— BEGIN Material provided —

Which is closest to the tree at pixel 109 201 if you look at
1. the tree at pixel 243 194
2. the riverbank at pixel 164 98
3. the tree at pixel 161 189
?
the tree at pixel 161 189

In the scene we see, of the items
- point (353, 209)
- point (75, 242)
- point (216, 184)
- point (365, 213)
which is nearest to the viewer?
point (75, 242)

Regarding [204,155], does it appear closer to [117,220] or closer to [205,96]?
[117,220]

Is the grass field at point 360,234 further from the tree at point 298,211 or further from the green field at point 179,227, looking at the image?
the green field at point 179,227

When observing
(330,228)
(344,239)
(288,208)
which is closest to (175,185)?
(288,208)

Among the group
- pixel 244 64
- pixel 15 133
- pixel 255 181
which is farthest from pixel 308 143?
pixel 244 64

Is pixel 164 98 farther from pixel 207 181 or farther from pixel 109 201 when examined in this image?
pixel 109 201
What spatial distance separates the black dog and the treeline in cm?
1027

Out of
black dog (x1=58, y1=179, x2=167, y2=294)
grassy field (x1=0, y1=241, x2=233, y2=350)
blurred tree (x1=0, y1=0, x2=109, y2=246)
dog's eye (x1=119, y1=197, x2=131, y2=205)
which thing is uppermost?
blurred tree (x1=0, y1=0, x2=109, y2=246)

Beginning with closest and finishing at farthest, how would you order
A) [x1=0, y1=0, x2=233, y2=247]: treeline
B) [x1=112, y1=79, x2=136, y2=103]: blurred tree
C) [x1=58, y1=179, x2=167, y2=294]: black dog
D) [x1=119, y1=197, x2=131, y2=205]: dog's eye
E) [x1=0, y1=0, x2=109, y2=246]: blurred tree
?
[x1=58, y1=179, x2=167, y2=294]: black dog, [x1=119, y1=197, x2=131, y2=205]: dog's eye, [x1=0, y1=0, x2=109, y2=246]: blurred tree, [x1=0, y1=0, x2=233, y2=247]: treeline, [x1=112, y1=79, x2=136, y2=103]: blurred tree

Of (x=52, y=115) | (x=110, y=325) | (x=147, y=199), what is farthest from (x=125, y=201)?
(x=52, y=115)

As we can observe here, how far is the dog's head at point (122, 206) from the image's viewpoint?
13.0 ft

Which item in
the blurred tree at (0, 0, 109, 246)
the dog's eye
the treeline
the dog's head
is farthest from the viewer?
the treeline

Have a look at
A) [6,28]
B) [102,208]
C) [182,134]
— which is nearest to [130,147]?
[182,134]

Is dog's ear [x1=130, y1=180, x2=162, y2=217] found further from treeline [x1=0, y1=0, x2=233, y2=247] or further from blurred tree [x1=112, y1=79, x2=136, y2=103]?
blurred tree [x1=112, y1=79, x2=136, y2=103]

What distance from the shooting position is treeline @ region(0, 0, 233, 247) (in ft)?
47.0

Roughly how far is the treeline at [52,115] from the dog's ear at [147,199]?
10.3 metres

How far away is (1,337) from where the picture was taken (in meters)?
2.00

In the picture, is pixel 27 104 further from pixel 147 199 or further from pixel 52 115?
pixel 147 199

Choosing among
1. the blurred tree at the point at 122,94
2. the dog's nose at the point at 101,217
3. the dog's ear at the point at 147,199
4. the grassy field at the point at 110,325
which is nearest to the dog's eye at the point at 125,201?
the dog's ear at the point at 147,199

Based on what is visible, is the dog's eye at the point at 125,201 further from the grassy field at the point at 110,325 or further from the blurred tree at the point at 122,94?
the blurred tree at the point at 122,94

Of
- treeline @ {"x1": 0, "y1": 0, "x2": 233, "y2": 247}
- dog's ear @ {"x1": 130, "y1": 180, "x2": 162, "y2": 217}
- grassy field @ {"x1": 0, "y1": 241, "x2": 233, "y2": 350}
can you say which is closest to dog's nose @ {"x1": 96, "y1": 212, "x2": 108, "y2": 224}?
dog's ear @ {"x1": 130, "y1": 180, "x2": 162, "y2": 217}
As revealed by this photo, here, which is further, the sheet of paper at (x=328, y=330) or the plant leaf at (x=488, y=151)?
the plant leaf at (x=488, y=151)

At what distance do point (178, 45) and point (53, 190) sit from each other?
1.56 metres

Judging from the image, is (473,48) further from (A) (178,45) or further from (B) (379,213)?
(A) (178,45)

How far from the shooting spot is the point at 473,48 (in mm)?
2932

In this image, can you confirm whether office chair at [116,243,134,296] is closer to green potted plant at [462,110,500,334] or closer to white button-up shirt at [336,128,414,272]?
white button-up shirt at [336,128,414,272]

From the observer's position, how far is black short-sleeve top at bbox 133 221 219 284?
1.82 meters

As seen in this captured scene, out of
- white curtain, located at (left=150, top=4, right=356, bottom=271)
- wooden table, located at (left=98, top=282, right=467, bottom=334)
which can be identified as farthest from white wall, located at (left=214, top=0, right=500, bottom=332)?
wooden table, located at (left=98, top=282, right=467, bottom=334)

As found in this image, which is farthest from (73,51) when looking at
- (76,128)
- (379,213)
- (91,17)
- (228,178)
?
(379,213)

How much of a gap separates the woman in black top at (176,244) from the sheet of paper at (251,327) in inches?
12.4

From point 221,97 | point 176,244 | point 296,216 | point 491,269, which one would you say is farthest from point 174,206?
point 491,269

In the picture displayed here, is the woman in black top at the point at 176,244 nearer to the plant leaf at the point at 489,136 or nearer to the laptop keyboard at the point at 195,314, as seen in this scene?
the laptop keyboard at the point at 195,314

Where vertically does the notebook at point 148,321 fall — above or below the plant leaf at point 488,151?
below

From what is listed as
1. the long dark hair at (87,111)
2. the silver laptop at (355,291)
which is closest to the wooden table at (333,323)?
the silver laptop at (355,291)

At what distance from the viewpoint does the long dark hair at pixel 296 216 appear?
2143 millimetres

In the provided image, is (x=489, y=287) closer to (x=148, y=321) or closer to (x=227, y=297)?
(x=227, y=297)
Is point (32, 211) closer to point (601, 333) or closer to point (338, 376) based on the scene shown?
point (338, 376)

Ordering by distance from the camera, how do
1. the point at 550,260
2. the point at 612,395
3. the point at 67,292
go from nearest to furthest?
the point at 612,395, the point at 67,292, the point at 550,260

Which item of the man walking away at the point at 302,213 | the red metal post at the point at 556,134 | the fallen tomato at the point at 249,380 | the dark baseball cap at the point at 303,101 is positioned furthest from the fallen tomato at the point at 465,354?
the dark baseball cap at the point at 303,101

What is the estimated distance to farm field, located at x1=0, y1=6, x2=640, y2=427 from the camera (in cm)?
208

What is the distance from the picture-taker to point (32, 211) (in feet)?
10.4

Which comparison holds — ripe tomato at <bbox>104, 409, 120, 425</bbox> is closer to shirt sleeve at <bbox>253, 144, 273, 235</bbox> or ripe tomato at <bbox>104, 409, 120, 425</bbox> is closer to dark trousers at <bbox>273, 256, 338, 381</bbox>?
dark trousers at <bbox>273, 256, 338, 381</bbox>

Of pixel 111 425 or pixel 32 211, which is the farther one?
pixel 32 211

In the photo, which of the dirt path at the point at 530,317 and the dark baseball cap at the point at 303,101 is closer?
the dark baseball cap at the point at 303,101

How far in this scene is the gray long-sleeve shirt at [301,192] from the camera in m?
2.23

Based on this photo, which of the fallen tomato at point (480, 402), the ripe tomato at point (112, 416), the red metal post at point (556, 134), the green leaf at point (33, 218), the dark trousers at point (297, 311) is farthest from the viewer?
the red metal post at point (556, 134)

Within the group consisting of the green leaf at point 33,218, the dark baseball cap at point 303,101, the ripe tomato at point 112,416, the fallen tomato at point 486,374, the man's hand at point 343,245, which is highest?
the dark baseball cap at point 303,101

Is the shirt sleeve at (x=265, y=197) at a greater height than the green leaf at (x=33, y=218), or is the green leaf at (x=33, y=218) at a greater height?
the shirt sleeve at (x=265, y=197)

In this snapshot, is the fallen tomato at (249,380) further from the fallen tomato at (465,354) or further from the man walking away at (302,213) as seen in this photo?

— END Material provided —

What you will do -
Only the lines from the one containing "Which item of" to the end of the data should be printed, exactly as they stand.

Worked answer -
Which item of the man walking away at the point at 302,213 | the red metal post at the point at 556,134 | the fallen tomato at the point at 249,380 | the dark baseball cap at the point at 303,101 is positioned furthest from the fallen tomato at the point at 465,354?
the dark baseball cap at the point at 303,101

What is the estimated distance to farm field, located at x1=0, y1=6, x2=640, y2=427 from the camera (in cm)?
208

What is the distance from the picture-taker to point (32, 211) (in feet)?
10.4

Which comparison holds — ripe tomato at <bbox>104, 409, 120, 425</bbox> is closer to shirt sleeve at <bbox>253, 144, 273, 235</bbox> or ripe tomato at <bbox>104, 409, 120, 425</bbox> is closer to dark trousers at <bbox>273, 256, 338, 381</bbox>?
dark trousers at <bbox>273, 256, 338, 381</bbox>

Of pixel 111 425 or pixel 32 211, which is the farther one?
pixel 32 211

In the photo, which of the dirt path at the point at 530,317 and the dark baseball cap at the point at 303,101 is closer?
the dark baseball cap at the point at 303,101

How far in this scene is the gray long-sleeve shirt at [301,192] from the camera in m?
2.23

Based on this photo, which of the fallen tomato at point (480, 402), the ripe tomato at point (112, 416), the red metal post at point (556, 134), the green leaf at point (33, 218), the dark trousers at point (297, 311) is farthest from the viewer?
the red metal post at point (556, 134)

Within the group consisting of the green leaf at point 33,218, the dark baseball cap at point 303,101, the ripe tomato at point 112,416, the fallen tomato at point 486,374, the man's hand at point 343,245, which is highest?
the dark baseball cap at point 303,101

Is the shirt sleeve at (x=265, y=197) at a greater height than the green leaf at (x=33, y=218), or is the green leaf at (x=33, y=218) at a greater height?
the shirt sleeve at (x=265, y=197)

In this snapshot, is the fallen tomato at (249,380) further from the fallen tomato at (465,354) or further from the man walking away at (302,213) as seen in this photo?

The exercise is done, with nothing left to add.